Tag Archives: Stile

Crystal Dragon – Chapter 27

Solcintra

In which Cantra takes Tor An on an excursion, Rool Tiazan takes Liad dea’Syl on an excursion, and Arin takes himself on an excursion.

Two things in this chapter caused me to look up from the book and say “Oh!” in that tone of great enlightenment that means my backbrain has just done something clever, like figure out whodunnit before the detective. Neither of them are super-important; I think they struck me because I didn’t notice either of them the first time around (or if I did then, unlike most of the other revelations in this chapter, they didn’t stay with me).

Thing 1: During Master dea’Syl’s conversation with Rool Tiazan, he says the math predicts or prescribes that the new universe they’re planning to escape to will be constantly expanding – unlike the steady state of the universe they’re in now. This is, of course, one of the hints that this duology is not set in our universe, but the thing I realised this time is that it’s also the base explanation for the differences between how interstellar travel works in the duology compared to later. Long-distance navigation through space is bound to be different when space itself behaves differently.

Thing 2: According to the timing mentioned when Cantra is inspecting Salkithin, the ship she inherited from Jela, Salkithin is none other than the ship Commander Ro Gayda mentioned when she recruited Jela way back near the start of Crystal Soldier, the one he was to be made Captain of for its voyage to a then-unnamed place of storage, as the excuse for being detached and placed under Ro Gayda’s command.

And the maintenance crew of Salkithin, getting back to things I did notice the first time around, are – apart from being the crew that Jela commanded on that voyage – the founders of Jela’s Own Troop, of whom we will be hearing more much later. (And they’re not just X Strain; there’s a couple of Ms, a Y, and “Ilneri, who was, as far as Cantra could make it, a natural human”. I don’t know how much that’s going to affect the bodies of Jela’s Own Troop – as I’ve had occasion to comment before, we’ve never been told anything about how the Yxtrang go about making little Yxtrang – but it certainly explains a deal about the shape of the Troop’s minds.)
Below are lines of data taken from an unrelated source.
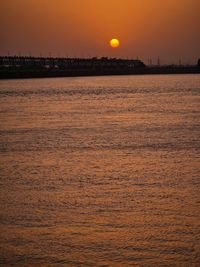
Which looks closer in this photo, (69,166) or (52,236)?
(52,236)

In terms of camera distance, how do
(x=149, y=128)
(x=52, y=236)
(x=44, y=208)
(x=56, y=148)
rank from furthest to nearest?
A: (x=149, y=128) < (x=56, y=148) < (x=44, y=208) < (x=52, y=236)

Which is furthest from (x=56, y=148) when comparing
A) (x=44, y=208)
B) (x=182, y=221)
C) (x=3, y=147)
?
(x=182, y=221)

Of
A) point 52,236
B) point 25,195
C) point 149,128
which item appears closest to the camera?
point 52,236

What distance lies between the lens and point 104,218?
9359mm

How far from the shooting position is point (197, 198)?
10562mm

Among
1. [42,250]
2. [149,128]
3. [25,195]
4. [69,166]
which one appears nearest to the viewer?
[42,250]

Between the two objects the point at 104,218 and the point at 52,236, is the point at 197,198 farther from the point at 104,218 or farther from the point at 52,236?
the point at 52,236

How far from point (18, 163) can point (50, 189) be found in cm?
394

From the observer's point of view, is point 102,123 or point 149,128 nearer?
point 149,128

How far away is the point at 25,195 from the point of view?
37.0 feet

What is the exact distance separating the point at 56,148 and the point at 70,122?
1226 cm

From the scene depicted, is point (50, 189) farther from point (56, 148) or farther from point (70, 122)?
point (70, 122)

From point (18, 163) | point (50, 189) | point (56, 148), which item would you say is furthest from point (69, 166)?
point (56, 148)

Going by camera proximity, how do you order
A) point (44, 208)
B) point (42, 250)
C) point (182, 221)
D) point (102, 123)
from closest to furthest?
1. point (42, 250)
2. point (182, 221)
3. point (44, 208)
4. point (102, 123)
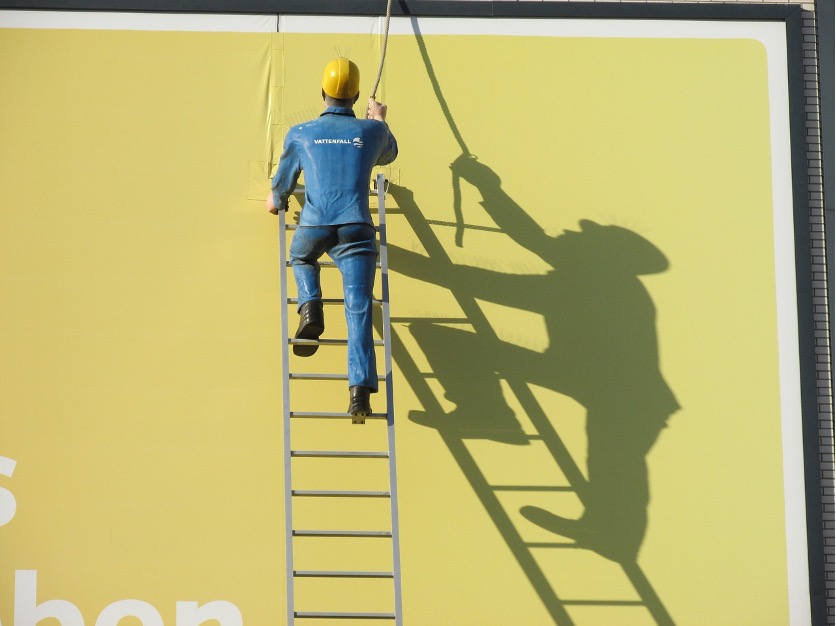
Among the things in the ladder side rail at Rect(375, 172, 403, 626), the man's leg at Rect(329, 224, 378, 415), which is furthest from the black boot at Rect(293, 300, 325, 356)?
the ladder side rail at Rect(375, 172, 403, 626)

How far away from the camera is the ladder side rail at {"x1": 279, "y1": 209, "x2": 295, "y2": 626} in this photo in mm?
6504

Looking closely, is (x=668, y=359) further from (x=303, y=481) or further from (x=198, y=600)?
(x=198, y=600)

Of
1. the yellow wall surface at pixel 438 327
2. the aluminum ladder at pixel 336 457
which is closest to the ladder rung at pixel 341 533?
the aluminum ladder at pixel 336 457

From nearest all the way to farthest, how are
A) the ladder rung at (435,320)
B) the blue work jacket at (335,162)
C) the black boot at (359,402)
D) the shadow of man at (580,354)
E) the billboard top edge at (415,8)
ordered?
1. the black boot at (359,402)
2. the blue work jacket at (335,162)
3. the shadow of man at (580,354)
4. the ladder rung at (435,320)
5. the billboard top edge at (415,8)

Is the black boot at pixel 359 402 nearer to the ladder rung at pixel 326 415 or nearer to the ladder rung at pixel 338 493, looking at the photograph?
the ladder rung at pixel 326 415

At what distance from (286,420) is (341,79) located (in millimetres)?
1608

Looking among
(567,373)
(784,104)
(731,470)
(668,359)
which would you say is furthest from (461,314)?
(784,104)

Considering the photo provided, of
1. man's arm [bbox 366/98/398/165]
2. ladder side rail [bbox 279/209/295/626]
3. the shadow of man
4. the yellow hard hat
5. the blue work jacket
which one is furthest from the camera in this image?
the shadow of man

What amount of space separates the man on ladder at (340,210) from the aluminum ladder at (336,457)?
127 millimetres

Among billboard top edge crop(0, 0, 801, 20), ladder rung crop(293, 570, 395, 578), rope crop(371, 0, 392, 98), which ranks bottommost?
ladder rung crop(293, 570, 395, 578)

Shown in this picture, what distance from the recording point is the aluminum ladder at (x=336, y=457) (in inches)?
259

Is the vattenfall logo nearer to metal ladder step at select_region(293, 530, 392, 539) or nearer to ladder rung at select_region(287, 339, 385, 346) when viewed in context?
ladder rung at select_region(287, 339, 385, 346)

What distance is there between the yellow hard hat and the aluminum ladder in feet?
1.57

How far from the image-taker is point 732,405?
745 cm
To finish the chapter off, the event we’ve been waiting for all this time heaves into view on the horizon, as what passes for the leadership of Solcintra at the moment turns to Wellik after their actual leaders do a runner. (It’s possibly my favourite of the Solcintra-as-it-really-was details that, for all the status jockeying and High House politics the Liadens get up to, there’s not a single Clan on Liad that was High House before the Great Migration, because the High Houses all had the resources and the lack of scruple to take off on their own.)